Excerpt
⟨

How Are Poorly Healing Wounds Treated?
Treating chronic wounds requires specific steps, although the exact steps will vary depending on the severity of the wound, the wound’s location, and other factors. Some of the most common steps to treating poorly healing wounds include the following:
- Cleaning - Slow to heal or non-healing wounds must be cleaned to remove debris and infection. A saline or electrolyte solution is generally used for this, and then debridement occurs to remove dead tissue, allowing new tissue to grow.
- Dressings - Slow and no-healing wounds must have their dressings frequently changed, particularly after cleaning. In some cases, special dressings will be used, such as hydrogels and films.
- Skin Grafts - In some situations, particularly severe burns, skin grafts may be necessary to encourage the wound to heal.
- Other Treatments:
- Hyperbaric oxygen therapy
- Electromagnetic therapy
- Ultrasound therapy
- Vacuum-assisted closure
Who Is Most At Risk for Developing Poorly Healing Wounds?
Those most at risk for poorly healing wounds are the elderly, diabetics, and patients with compromised immune systems. Patients with poor circulation, those who are bedbound, and others will also see an increased risk for poorly healing wounds.
What Role Might Stem Cells Play in Treating Poorly Healing Wounds?
Stem cells are the foundation of the body’s regenerative system. As mentioned, one reason that wounds are slow to heal, or fail to heal entirely, is due to a reduced concentration of stem cells in the area. Stem cell therapy introduces new cells to the body, boosting the concentration of stem cells in all tissue types, thereby improving the body’s ability to heal itself, even from severe wounds and at advanced ages.
In a study published in 2019, the authors note that
Stem cell therapy has emerged as a promising treatment modality, with the potential to restore tissue to its pre-injured state. Of particular interest are mesenchymal stromal cells, which have been shown to accelerate wound healing by modulating the immune response and promoting angiogenesis.

⟩

Extracted data

⟨

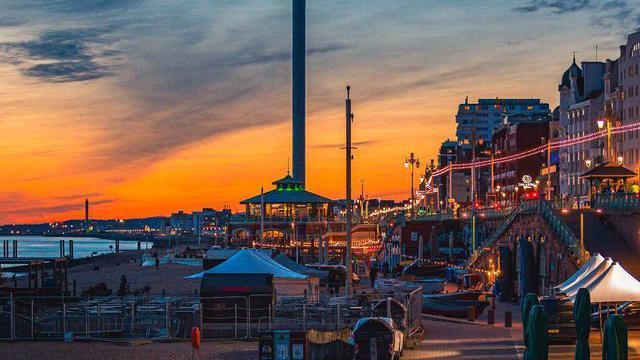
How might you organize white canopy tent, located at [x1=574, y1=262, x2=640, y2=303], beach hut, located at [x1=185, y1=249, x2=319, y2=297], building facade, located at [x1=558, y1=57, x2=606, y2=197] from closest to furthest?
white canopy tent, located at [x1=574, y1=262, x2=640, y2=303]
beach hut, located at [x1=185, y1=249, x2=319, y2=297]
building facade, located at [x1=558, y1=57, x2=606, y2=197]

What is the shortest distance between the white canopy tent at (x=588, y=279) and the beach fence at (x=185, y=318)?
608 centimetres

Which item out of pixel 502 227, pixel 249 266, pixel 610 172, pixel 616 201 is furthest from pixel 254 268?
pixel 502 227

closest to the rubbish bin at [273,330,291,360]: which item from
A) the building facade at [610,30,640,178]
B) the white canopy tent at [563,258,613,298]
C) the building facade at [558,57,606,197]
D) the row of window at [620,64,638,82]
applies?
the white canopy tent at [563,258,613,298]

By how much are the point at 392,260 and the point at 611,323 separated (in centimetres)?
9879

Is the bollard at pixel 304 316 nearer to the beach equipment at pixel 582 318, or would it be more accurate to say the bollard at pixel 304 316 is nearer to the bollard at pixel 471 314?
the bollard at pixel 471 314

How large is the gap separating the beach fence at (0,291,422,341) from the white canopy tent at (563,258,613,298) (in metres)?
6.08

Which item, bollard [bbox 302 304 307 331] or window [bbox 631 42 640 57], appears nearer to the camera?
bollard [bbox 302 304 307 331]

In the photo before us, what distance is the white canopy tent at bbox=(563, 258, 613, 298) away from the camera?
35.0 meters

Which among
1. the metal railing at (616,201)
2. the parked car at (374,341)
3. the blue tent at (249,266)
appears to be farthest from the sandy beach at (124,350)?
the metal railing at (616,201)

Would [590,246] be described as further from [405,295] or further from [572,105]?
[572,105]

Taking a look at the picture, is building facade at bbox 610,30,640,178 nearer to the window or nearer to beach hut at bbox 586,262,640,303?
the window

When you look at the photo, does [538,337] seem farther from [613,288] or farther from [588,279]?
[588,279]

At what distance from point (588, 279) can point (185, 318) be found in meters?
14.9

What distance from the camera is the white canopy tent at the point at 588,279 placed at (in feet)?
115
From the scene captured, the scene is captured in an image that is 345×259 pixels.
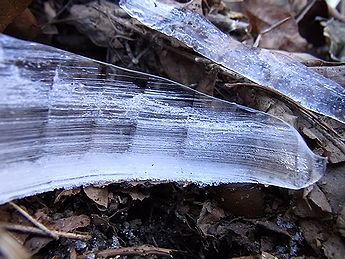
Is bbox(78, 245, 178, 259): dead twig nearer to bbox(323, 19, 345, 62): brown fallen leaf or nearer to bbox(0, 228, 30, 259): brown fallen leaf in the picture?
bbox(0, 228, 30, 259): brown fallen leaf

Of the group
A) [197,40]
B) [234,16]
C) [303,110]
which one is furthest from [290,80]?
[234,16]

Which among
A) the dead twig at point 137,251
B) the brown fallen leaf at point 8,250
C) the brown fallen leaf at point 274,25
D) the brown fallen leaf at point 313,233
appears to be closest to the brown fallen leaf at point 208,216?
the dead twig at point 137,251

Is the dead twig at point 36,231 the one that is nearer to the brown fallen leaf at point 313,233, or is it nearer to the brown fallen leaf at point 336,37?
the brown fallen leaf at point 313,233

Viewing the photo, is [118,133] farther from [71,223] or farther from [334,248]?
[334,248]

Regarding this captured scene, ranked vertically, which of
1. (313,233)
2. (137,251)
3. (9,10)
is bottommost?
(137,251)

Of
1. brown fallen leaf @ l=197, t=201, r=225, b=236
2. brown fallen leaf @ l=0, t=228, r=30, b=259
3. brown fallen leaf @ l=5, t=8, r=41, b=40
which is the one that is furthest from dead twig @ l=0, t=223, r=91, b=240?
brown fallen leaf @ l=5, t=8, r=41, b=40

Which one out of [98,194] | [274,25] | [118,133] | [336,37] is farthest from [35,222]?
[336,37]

⟩

Questions on the material
(1) Duplicate the stretch of the wound-healing text from "Treating chronic wounds" through "tissue to grow.".
(2) According to the wound-healing text, why is debridement done on a slow-healing wound?
(3) Which cells does the wound-healing text single out as being of particular interest in stem cell therapy?
These lines come from a different source than the text.

Solutions below
(1)
Treating chronic wounds requires specific steps, although the exact steps will vary depending on the severity of the wound, the wound’s location, and other factors. Some of the most common steps to treating poorly healing wounds include the following:
- Cleaning - Slow to heal or non-healing wounds must be cleaned to remove debris and infection. A saline or electrolyte solution is generally used for this, and then debridement occurs to remove dead tissue, allowing new tissue to grow.

(2) Debridement removes dead tissue from the wound. This allows new tissue to grow.

(3) Mesenchymal stromal cells.